Rewrite the listing below as a Markdown table with the columns "Row" and "Line". Put one line per row, numbered in order, and skip blank lines.

— Start of Data entries —

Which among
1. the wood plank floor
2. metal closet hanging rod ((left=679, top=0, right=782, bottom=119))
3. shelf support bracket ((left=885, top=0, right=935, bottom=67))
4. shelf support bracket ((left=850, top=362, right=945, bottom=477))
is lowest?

— End of Data entries —

Complete response:
| Row | Line |
|---|---|
| 1 | Which among |
| 2 | 1. the wood plank floor |
| 3 | 2. metal closet hanging rod ((left=679, top=0, right=782, bottom=119)) |
| 4 | 3. shelf support bracket ((left=885, top=0, right=935, bottom=67)) |
| 5 | 4. shelf support bracket ((left=850, top=362, right=945, bottom=477)) |
| 6 | is lowest? |